In the eyes of the world, they had bloomed. I wasn’t even in bud.
My limiting beliefs were an enormous hurdle, and life got in the way of crossing it. Over the years emigration, divorce, children’s autism diagnoses, financial hardship, family issues, illness and the raw pain arising from the deaths of my parents, first husband, close friend and my son within a short time frame, battered and bruised me. Far from blooming, I felt crushed, like rose petals pulped under an unforgiving boot.
And then I discovered coaching, and my coach gently drew me to the point where, one day, I found within myself the power to bloom.

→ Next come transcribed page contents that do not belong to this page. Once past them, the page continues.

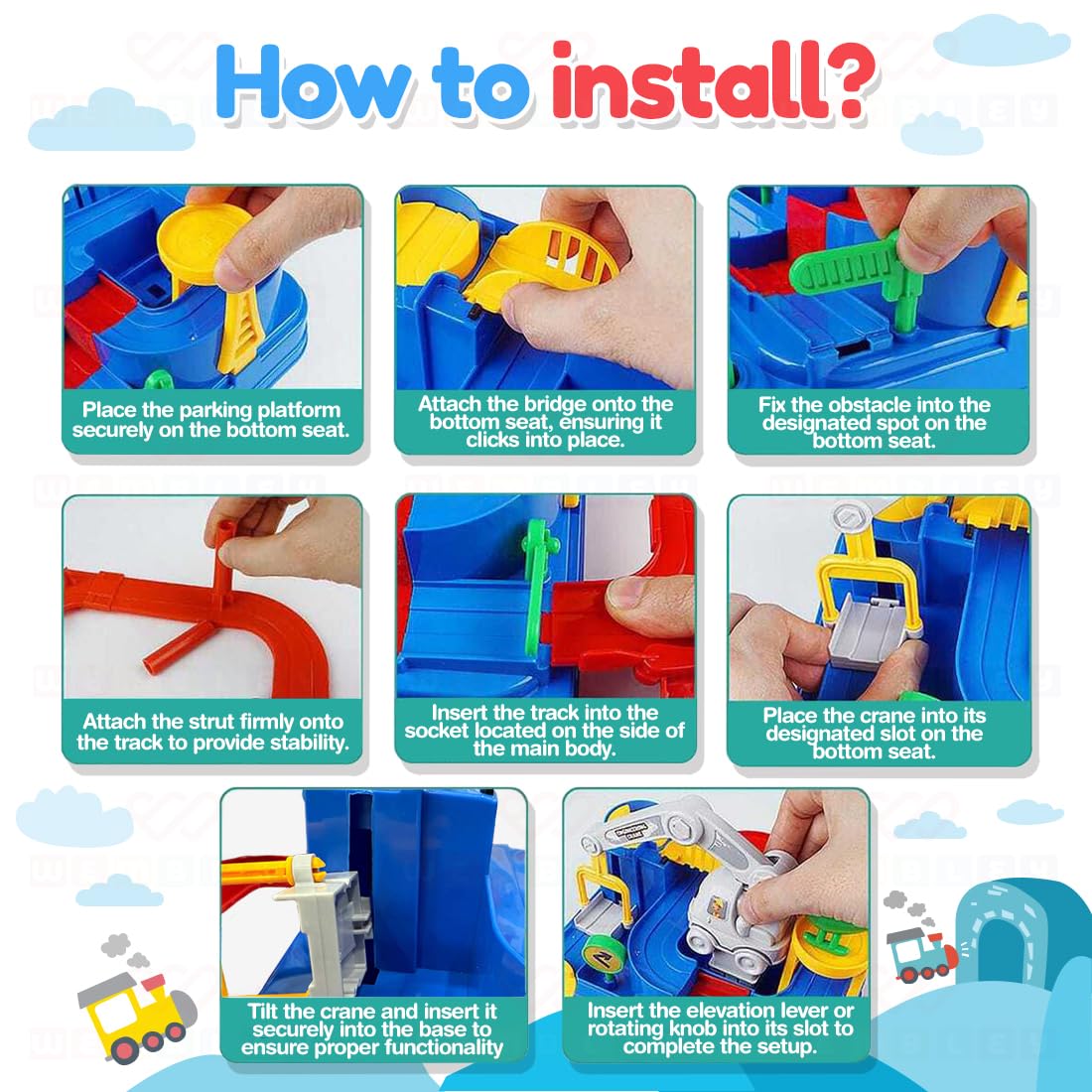 How to install?

Place the parking platform securely on the bottom seat.

Attach the bridge onto the bottom seat, ensuring it clicks into place.

Fix the obstacle into the designated spot on the bottom seat.

Attach the strut firmly onto the track to provide stability.

Insert the track into the socket located on the side of the main body.

Place the crane into its designated slot on the bottom seat.

Tilt the crane and insert it securely into the base to ensure proper functionality

Insert the elevation lever or rotating knob into its slot to complete the setup.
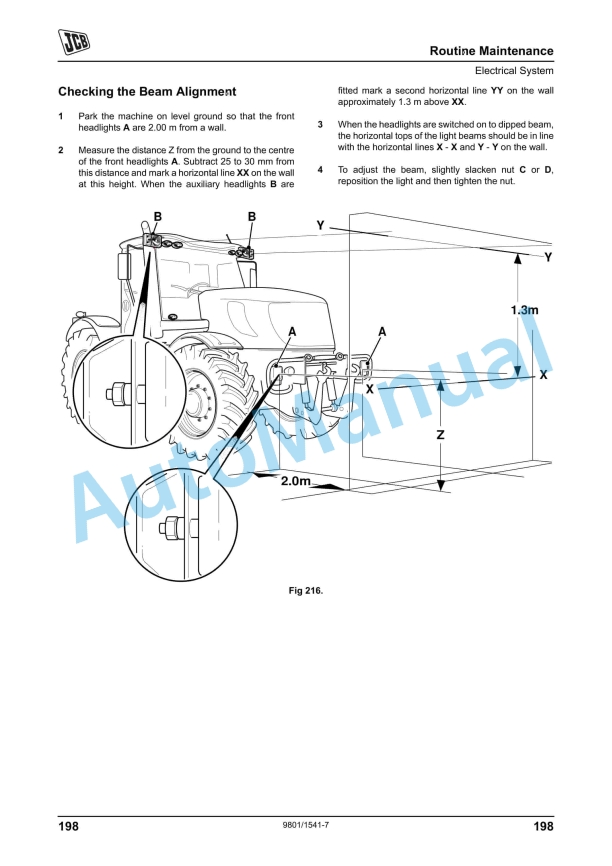 JCB

Routine Maintenance

Electrical System

Checking the Beam Alignment

1 Park the machine on level ground so that the front headlights A are 2.00 m from a wall.

2 Measure the distance Z from the ground to the centre of the front headlights A. Subtract 25 to 30 mm from this distance and mark a horizontal line XX on the wall at this height. When the auxiliary headlights B are fitted mark a second horizontal line YY on the wall approximately 1.3 m above XX.

3 When the headlights are switched on to dipped beam, the horizontal tops of the light beams should be in line with the horizontal lines X - X and Y - Y on the wall.

4 To adjust the beam, slightly slacken nut C or D, reposition the light and then tighten the nut.

B
B
Y
Y
1.3m
A
A
X
X
Z
2.0m

AutoManual

Fig 216.

198

9801/1541-7

198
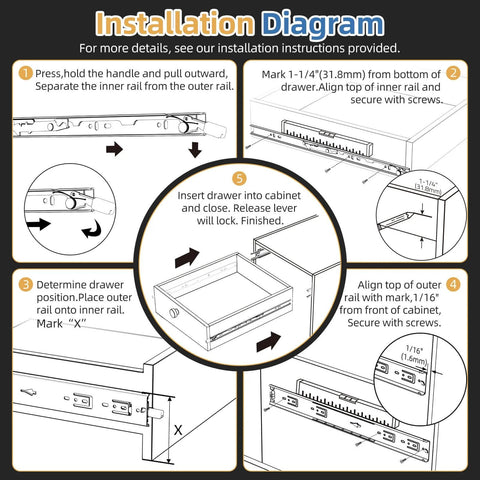 Installation Diagram
For more details, see our installation instructions provided.

1 Press,hold the handle and pull outward, Separate the inner rail from the outer rail.

Mark 1-1/4"(31.8mm) from bottom of drawer.Align top of inner rail and secure with screws. 2

1-1/4"
(31.8mm)

5
Insert drawer into cabinet and close. Release lever will lock. Finished.

3 Determine drawer position.Place outer rail onto inner rail. Mark "X"

X

Align top of outer rail with mark,1/16" from front of cabinet, Secure with screws. 4

1/16"
(1.6mm)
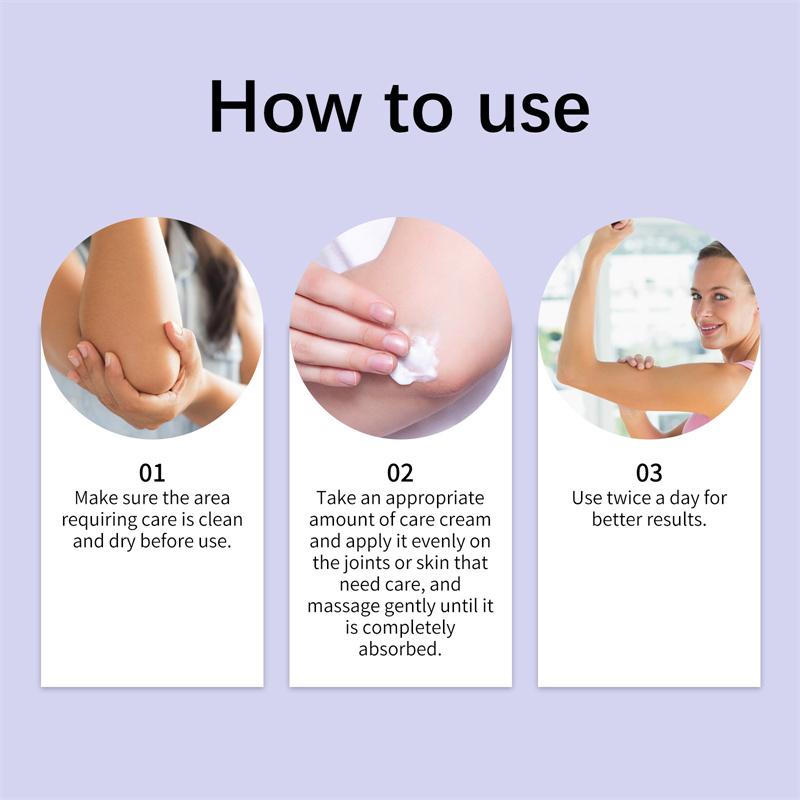 How to use

01
Make sure the area requiring care is clean and dry before use.

02
Take an appropriate amount of care cream and apply it evenly on the joints or skin that need care, and massage gently until it is completely absorbed.

03
Use twice a day for better results.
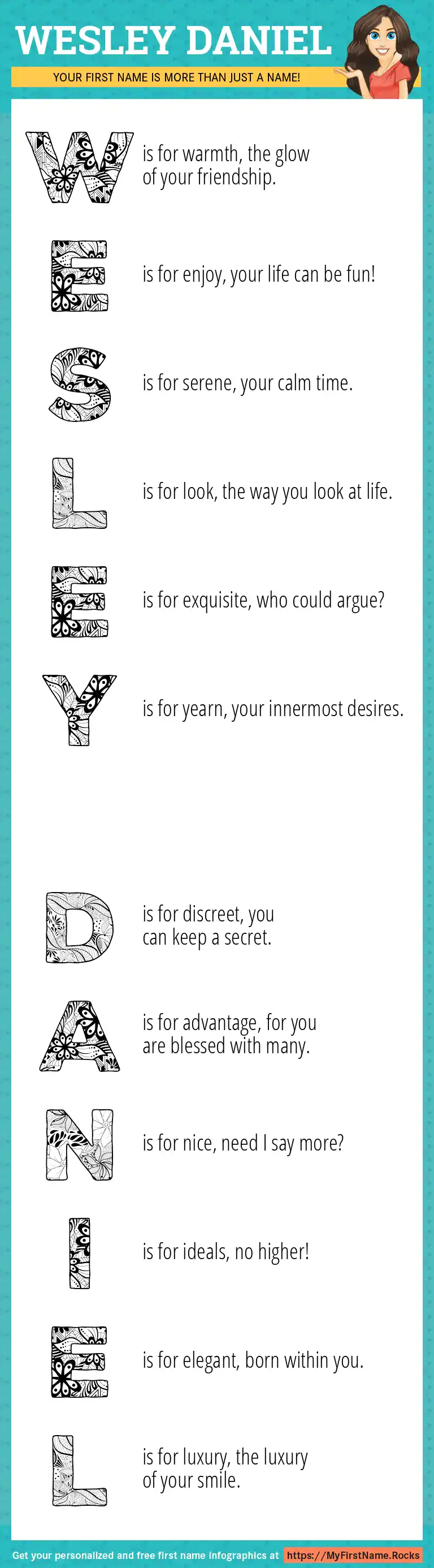 WESLEY DANIEL

YOUR FIRST NAME IS MORE THAN JUST A NAME!

W is for warmth, the glow of your friendship.

E is for enjoy, your life can be fun!

S is for serene, your calm time.

L is for look, the way you look at life.

E is for exquisite, who could argue?

Y is for yearn, your innermost desires.

D is for discreet, you can keep a secret.

A is for advantage, for you are blessed with many.

N is for nice, need I say more?

I is for ideals, no higher!

E is for elegant, born within you.

L is for luxury, the luxury of your smile.

Get your personalized and free first name infographics at https://MyFirstName.Rocks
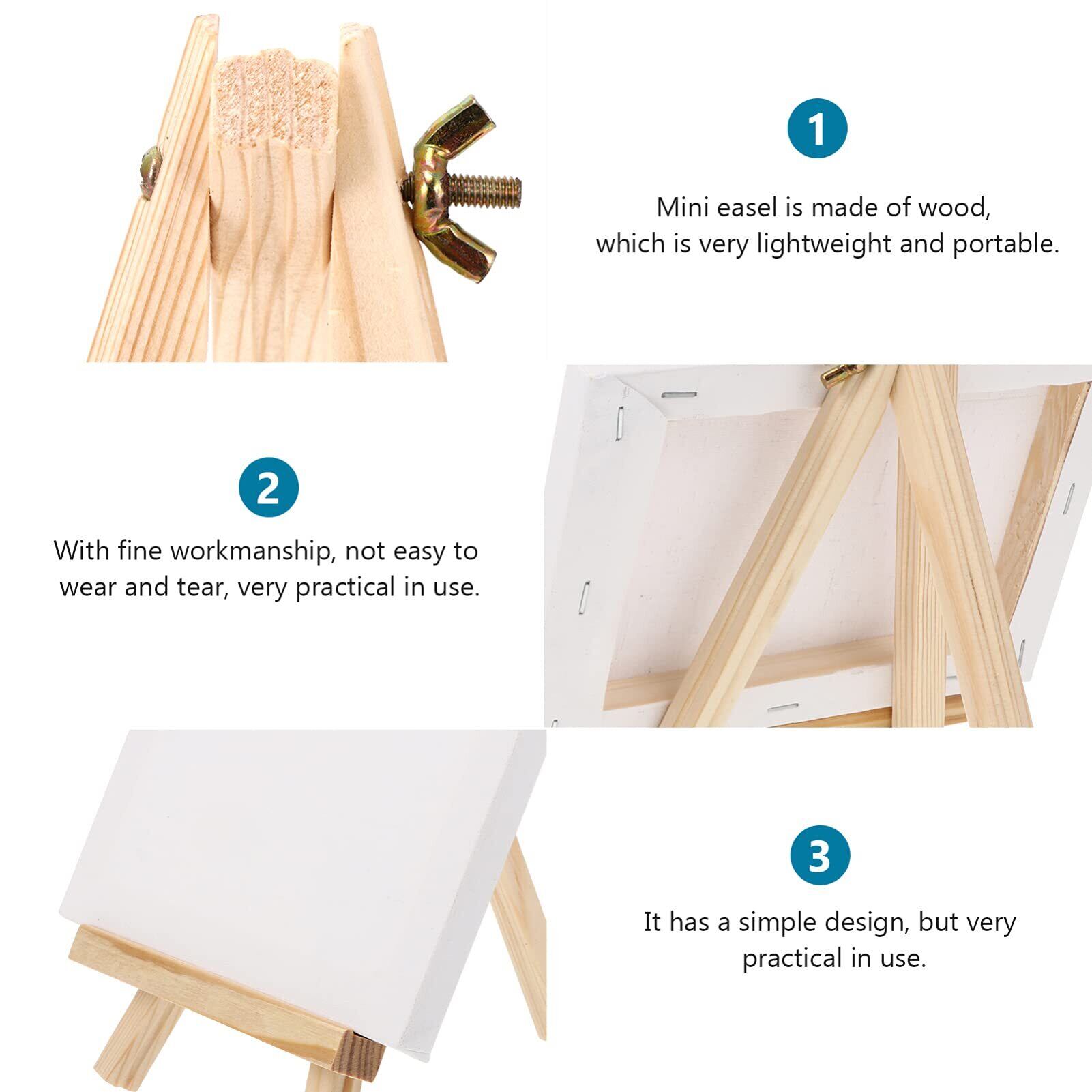 1

Mini easel is made of wood, which is very lightweight and portable.

2

With fine workmanship, not easy to wear and tear, very practical in use.

3

It has a simple design, but very practical in use.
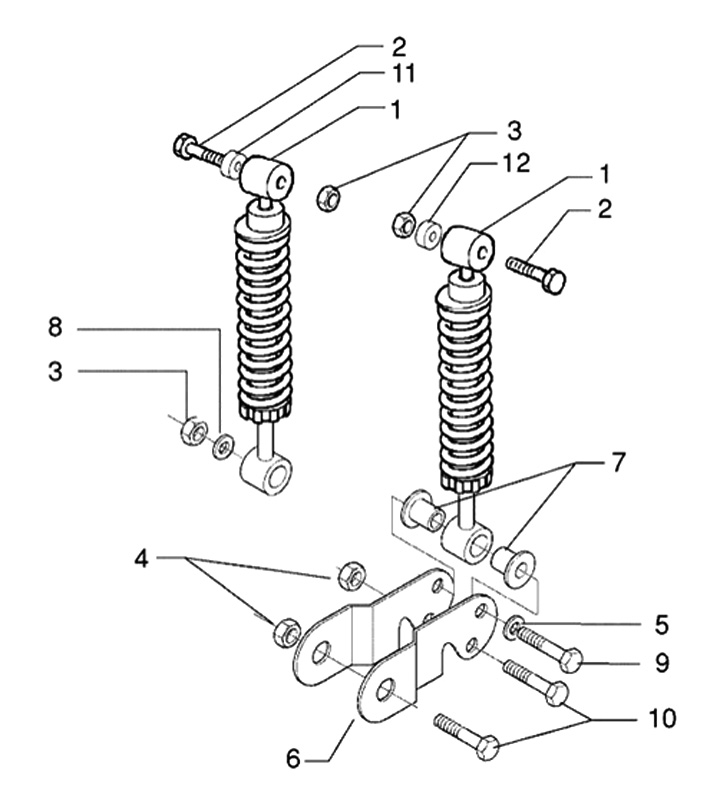 2
11
1
3
12
1
2
8
3
7
4
5
9
10
6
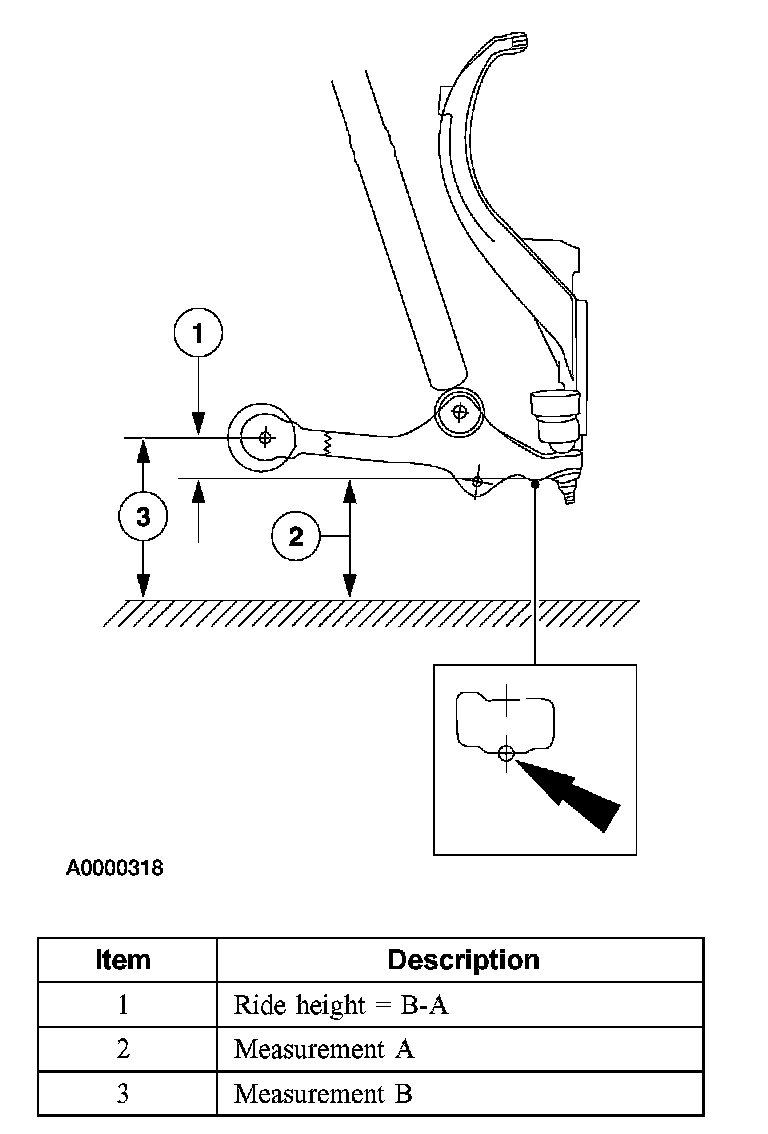 1

3

2

A0000318

| Item | Description |
|---|---|
| 1 | Ride height = B-A |
| 2 | Measurement A |
| 3 | Measurement B |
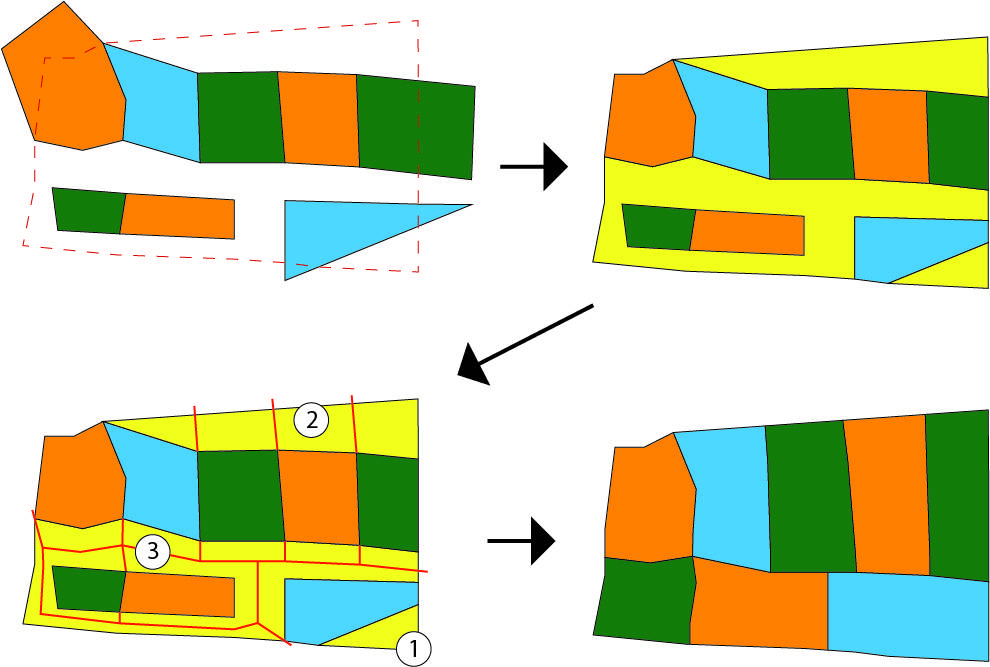 2
3
1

I rose up, looked at myself in the mirror, and instead of an Ugly Duckling staring back at me, I recognized the swan waiting to emerge from its untidy cloak of feathers. It was time to start acting like the swan I truly was.
I had no backing. I had no friendly bank manager. But I did have a dream of building a business that would uplift and empower people while also earning me a living.
Yes, I was a late bloomer. I was sixty three years old when I began EnRich – which makes me old enough to mix my metaphors and bloom like a desert flower facing the sun even as I shed my downy feathers.
Now, at last, is my time, and I believe the best is yet to come.
As always, some coaching questions…!
In which areas of life are you a late bloomer?
What is stopping you from doing what delights your heart?
What limiting beliefs are holding you back?